PEOPLE IN the area surrounding the site of Monday’s devastating blast at Evangelos Florakis naval base in Limassol district were still in shock yesterday, only just beginning to make sense of what had happened to them.
Campers by Governor’s Beach described seeing a cloud of dust and heat coming towards them from the sea with the ground shaking while glass and furniture were flying in all directions.
“It was like stepping in an old oven fire when you just put in firewood,” Androulla Hajigeorgiou, 59, told the Cyprus Mail.
Androulla, wife of former fire Chief George Hadjigeorgiou, was in tears over the lost lives of the young firefighters.

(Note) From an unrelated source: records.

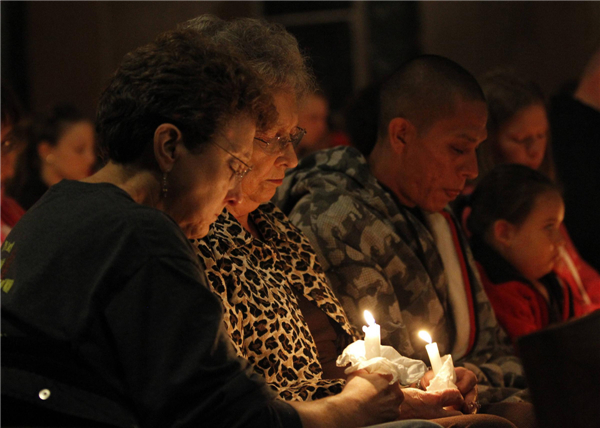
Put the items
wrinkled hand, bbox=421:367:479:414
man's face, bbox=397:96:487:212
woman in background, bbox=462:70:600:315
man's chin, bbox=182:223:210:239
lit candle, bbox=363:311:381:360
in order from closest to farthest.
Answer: man's chin, bbox=182:223:210:239 → lit candle, bbox=363:311:381:360 → wrinkled hand, bbox=421:367:479:414 → man's face, bbox=397:96:487:212 → woman in background, bbox=462:70:600:315

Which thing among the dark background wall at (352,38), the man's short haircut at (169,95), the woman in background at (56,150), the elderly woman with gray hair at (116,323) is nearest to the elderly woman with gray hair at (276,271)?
the man's short haircut at (169,95)

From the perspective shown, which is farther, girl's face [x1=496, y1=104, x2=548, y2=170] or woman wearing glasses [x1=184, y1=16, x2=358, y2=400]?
girl's face [x1=496, y1=104, x2=548, y2=170]

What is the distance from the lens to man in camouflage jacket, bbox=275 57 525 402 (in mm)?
2488

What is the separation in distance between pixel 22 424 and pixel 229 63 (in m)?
0.80

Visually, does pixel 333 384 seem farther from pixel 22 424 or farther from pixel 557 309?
pixel 557 309

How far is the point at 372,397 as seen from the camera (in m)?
1.66

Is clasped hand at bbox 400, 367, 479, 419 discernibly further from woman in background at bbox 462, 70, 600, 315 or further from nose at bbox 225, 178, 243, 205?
woman in background at bbox 462, 70, 600, 315

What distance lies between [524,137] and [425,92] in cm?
99

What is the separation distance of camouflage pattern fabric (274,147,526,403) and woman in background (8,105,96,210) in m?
1.91

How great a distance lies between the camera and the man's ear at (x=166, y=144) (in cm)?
148

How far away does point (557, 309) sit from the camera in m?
3.13

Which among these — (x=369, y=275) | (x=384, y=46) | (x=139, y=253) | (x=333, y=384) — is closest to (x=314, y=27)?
(x=384, y=46)

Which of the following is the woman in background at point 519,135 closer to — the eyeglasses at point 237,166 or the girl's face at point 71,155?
the eyeglasses at point 237,166

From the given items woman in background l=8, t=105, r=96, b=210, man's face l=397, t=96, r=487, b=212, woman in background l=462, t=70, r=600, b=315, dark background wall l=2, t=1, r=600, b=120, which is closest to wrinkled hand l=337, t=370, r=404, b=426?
man's face l=397, t=96, r=487, b=212
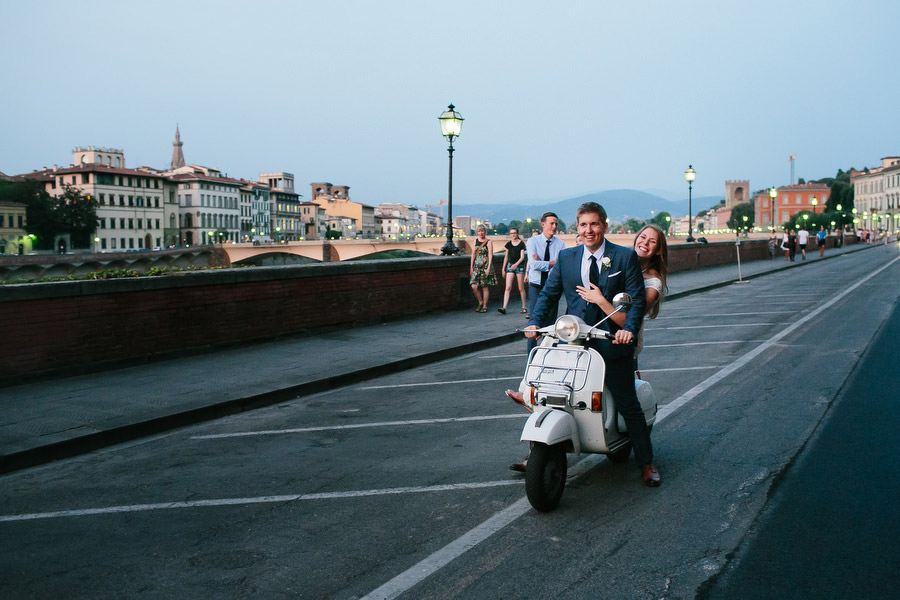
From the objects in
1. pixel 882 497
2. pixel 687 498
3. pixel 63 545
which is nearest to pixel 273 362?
pixel 63 545

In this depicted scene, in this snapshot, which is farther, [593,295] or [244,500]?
[244,500]

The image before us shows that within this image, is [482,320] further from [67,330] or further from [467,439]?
[467,439]

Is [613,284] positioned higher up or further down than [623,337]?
higher up

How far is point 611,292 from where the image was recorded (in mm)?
4961

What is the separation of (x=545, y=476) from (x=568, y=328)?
0.86 m

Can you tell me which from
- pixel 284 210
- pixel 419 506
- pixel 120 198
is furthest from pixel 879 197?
pixel 419 506

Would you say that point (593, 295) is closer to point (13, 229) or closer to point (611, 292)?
point (611, 292)

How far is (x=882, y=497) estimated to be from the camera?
4.82 meters

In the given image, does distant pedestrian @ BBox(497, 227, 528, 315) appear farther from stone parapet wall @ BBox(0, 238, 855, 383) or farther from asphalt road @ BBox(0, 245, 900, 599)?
asphalt road @ BBox(0, 245, 900, 599)

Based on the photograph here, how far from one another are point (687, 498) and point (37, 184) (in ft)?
392

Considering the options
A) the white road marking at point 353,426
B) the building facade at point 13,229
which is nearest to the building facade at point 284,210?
the building facade at point 13,229

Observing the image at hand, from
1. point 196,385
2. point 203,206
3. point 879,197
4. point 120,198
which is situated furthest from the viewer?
point 879,197

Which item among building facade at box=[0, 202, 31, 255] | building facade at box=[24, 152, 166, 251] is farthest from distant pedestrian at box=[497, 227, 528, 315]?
building facade at box=[24, 152, 166, 251]

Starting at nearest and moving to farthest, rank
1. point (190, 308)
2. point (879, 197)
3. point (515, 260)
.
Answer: point (190, 308)
point (515, 260)
point (879, 197)
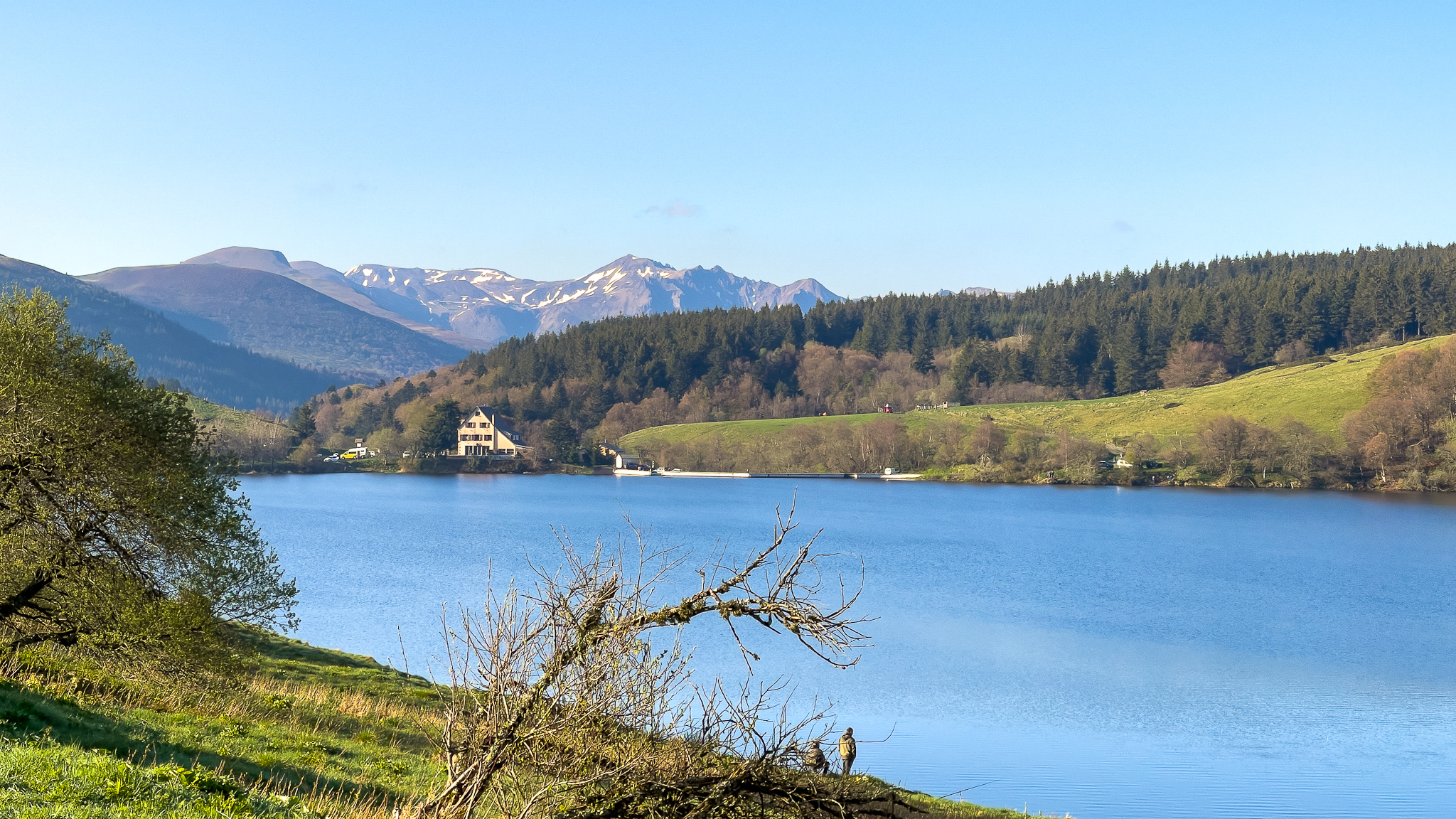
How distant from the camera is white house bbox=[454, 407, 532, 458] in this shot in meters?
151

They had all trained side by side with her son, a fire fighter with EMAK, the special emergency unit dealing with catastrophes.
Her son Alexis was meant to be working at the base on Monday morning but his shift was changed a few weeks after.
“I was so confused, I was thinking of my son and then those kids who died. My brother who’s in the fire brigade called me and gave me their names. I knew them all,” Androulla said.
“There is way to measure this [emotional] pain,” she said.
“What can you possibly tell the parents who lost their children?”
Another camper, 36-year-old Marinos Eleftheriou, was in his car driving just outside the base when he “saw a flash.”
Obviously still in shock, he described how his car was hit by flying debris while he was still inside it.
An ambulance took Eleftheriou to Larnaca General Hospital. While he was waiting, he started gathering clues about what happened by the fire fighters who rushed to the scene and were discussing the situation.
“I called the others at the camping site and told them to leave,” Eleftheriou said.
While some left the camping site, others chose to stay behind – largely because they were too confused to know what else to do.
“We didn’t know what was going on and no one came to explain anything to us. We kept hearing stories. Some were telling us to go, others to stay,” a camper said.
At Mari, the village closest to the blast, families and friends kept together seeking comfort in company, still unable to understand what happened, and getting increasingly angry.
“Just because [the Defence Minister] quit, so what? Those who put him there should have fired him long ago for being incompetent at his job,” Maria Neofytou said. “They had ammunition just lying there. Are we serious?”
Social services and local authorities visited the affected villages to offer support and assess damages but most villagers were seemed nonchalant.
Their thoughts were instead with their friends and family who lost someone or were hurt.
“It doesn’t matter about my shop but what about those who lost someone close to them?” Iliana Hadjcacou, the owner of the local market said.